ESTRATTO DELLA PAGINA:
▼

Non più di 60 minuti ed almeno 30 e non dopo le quattro del pomeriggio, la durata ideale del pisolino negli adolescenti per poter migliorare livelli di attenzione, abilità di ragionamento non verbale e la memoria spaziale. Questo è in sintesi il risultato di uno studio dell’Università del Delaware pubblicato sulla rivista scientifica Behavioural Sleep Medicine.
Lo studio ha interessato 363 giovani cinesi con un’età media di 12 anni misurando il ritmo circadiano partendo dall’assunto che nei ragazzi questo ritmo è avanti di una-due ore rispetto alle fasi preadolescenziali. Ritardo che negli adolescenti è spesso modificato perché devono alzarsi presto per andare a scuola e ciò ne consegue che gli stessi possano sviluppare una privazione cronica del sonno.

▲

DATI FORNITI:
▼

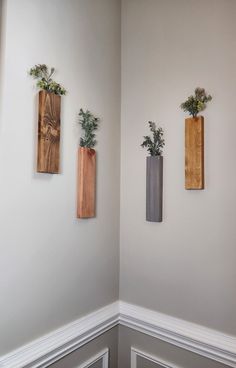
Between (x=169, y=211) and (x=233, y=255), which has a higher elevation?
(x=169, y=211)

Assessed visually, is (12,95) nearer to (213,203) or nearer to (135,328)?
(213,203)

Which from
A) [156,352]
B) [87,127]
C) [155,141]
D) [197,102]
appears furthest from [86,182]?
[156,352]

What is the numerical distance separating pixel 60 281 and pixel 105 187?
63 cm

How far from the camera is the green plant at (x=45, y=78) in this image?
1.27 metres

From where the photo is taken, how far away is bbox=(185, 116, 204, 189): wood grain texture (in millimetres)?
1413

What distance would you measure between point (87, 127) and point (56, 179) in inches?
15.0

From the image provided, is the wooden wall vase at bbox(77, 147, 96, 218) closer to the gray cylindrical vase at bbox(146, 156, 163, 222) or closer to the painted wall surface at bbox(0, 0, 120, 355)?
the painted wall surface at bbox(0, 0, 120, 355)

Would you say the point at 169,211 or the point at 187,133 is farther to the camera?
the point at 169,211

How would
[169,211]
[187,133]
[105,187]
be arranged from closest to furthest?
[187,133]
[169,211]
[105,187]

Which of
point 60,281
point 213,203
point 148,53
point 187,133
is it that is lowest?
point 60,281

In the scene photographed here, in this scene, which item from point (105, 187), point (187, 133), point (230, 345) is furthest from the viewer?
point (105, 187)

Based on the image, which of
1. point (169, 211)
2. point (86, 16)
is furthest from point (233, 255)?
point (86, 16)

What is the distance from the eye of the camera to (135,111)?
69.1 inches

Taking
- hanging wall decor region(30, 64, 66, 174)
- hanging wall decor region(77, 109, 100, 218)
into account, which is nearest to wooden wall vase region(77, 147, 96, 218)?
hanging wall decor region(77, 109, 100, 218)
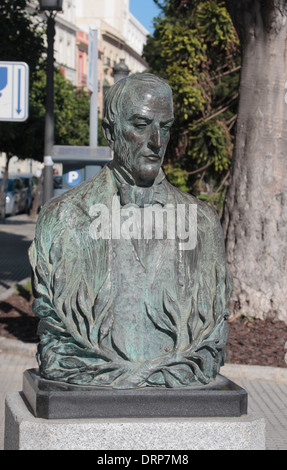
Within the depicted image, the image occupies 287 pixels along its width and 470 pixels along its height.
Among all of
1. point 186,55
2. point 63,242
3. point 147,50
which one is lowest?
point 63,242

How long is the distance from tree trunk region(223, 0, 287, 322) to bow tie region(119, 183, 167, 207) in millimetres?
6604

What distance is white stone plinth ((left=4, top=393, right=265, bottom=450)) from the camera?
145 inches

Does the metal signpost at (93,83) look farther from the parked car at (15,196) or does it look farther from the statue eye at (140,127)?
the parked car at (15,196)

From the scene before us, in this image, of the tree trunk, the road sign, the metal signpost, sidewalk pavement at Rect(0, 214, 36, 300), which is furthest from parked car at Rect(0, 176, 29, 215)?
the road sign

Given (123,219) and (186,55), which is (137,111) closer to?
(123,219)

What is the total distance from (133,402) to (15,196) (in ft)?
105

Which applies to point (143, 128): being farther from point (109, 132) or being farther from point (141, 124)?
point (109, 132)

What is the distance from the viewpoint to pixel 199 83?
764 inches

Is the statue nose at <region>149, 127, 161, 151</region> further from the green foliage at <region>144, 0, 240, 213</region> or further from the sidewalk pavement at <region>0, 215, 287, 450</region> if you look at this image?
the green foliage at <region>144, 0, 240, 213</region>

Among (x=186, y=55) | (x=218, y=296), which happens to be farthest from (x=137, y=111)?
(x=186, y=55)

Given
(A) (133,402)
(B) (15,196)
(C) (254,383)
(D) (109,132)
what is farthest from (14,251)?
(A) (133,402)

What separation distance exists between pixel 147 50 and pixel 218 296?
45675mm
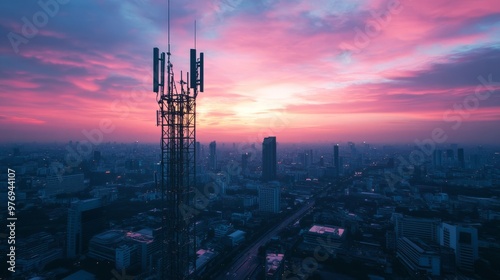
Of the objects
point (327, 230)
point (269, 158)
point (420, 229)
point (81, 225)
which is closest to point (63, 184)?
point (81, 225)

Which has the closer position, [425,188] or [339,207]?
[339,207]

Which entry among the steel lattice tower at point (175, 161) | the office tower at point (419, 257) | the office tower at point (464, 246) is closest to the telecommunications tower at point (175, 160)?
the steel lattice tower at point (175, 161)

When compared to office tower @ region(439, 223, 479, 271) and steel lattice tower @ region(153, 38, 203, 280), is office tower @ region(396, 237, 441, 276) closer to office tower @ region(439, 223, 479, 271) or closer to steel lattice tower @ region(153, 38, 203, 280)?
office tower @ region(439, 223, 479, 271)

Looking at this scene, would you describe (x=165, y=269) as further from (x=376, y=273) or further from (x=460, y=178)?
(x=460, y=178)

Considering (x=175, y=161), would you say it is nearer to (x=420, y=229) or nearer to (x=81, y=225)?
(x=81, y=225)

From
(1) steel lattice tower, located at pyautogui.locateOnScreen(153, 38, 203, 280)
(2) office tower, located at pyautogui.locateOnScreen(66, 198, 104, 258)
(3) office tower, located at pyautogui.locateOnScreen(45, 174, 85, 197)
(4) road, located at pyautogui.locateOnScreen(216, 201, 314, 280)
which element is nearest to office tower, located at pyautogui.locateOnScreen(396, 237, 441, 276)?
(4) road, located at pyautogui.locateOnScreen(216, 201, 314, 280)

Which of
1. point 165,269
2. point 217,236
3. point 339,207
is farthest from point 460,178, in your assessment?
point 165,269

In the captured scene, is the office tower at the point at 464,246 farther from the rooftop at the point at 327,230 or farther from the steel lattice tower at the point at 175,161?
the steel lattice tower at the point at 175,161

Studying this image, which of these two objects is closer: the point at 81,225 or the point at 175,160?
the point at 175,160
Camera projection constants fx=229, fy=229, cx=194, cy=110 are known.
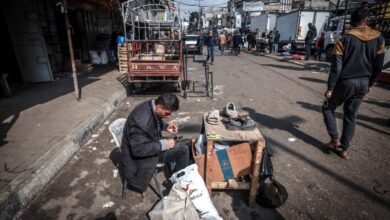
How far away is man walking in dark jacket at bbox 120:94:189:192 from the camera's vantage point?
7.88 feet

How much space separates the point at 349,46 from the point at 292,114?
2.58 m

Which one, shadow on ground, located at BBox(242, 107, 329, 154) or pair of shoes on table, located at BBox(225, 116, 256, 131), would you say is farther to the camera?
shadow on ground, located at BBox(242, 107, 329, 154)

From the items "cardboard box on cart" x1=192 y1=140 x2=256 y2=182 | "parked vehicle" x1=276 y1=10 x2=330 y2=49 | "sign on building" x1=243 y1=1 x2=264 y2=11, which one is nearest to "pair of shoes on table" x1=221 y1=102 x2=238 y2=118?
"cardboard box on cart" x1=192 y1=140 x2=256 y2=182

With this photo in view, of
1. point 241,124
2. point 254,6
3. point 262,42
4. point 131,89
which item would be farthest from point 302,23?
point 254,6

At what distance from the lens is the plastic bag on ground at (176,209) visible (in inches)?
80.4

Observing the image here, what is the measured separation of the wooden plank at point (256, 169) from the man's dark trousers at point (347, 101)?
1847 mm

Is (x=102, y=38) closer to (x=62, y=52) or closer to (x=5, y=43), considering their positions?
(x=62, y=52)

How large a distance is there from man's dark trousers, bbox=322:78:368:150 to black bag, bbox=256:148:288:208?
1636 mm

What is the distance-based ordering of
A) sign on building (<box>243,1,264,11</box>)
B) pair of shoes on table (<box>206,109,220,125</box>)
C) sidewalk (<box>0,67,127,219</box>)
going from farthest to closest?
sign on building (<box>243,1,264,11</box>)
pair of shoes on table (<box>206,109,220,125</box>)
sidewalk (<box>0,67,127,219</box>)

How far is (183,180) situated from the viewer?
236 centimetres

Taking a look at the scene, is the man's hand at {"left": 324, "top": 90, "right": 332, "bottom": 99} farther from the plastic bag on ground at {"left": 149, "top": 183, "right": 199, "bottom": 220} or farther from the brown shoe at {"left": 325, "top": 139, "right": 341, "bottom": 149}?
the plastic bag on ground at {"left": 149, "top": 183, "right": 199, "bottom": 220}

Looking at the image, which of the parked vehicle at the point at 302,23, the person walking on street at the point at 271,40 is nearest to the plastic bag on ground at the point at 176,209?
the person walking on street at the point at 271,40

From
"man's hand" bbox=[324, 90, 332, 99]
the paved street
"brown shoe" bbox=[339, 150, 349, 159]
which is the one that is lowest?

▲

COMPITO 1: Traduci in inglese questa frase dell'estratto: "Questo è in sintesi il risultato di uno studio dell’Università del Delaware pubblicato sulla rivista scientifica Behavioural Sleep Medicine."
COMPITO 2: Secondo l'estratto, quanti giovani ha coinvolto lo studio?

RISPOSTA ATTESA 1: This, in short, is the finding of a University of Delaware study published in the scientific journal Behavioural Sleep Medicine.

RISPOSTA ATTESA 2: 363 giovani cinesi.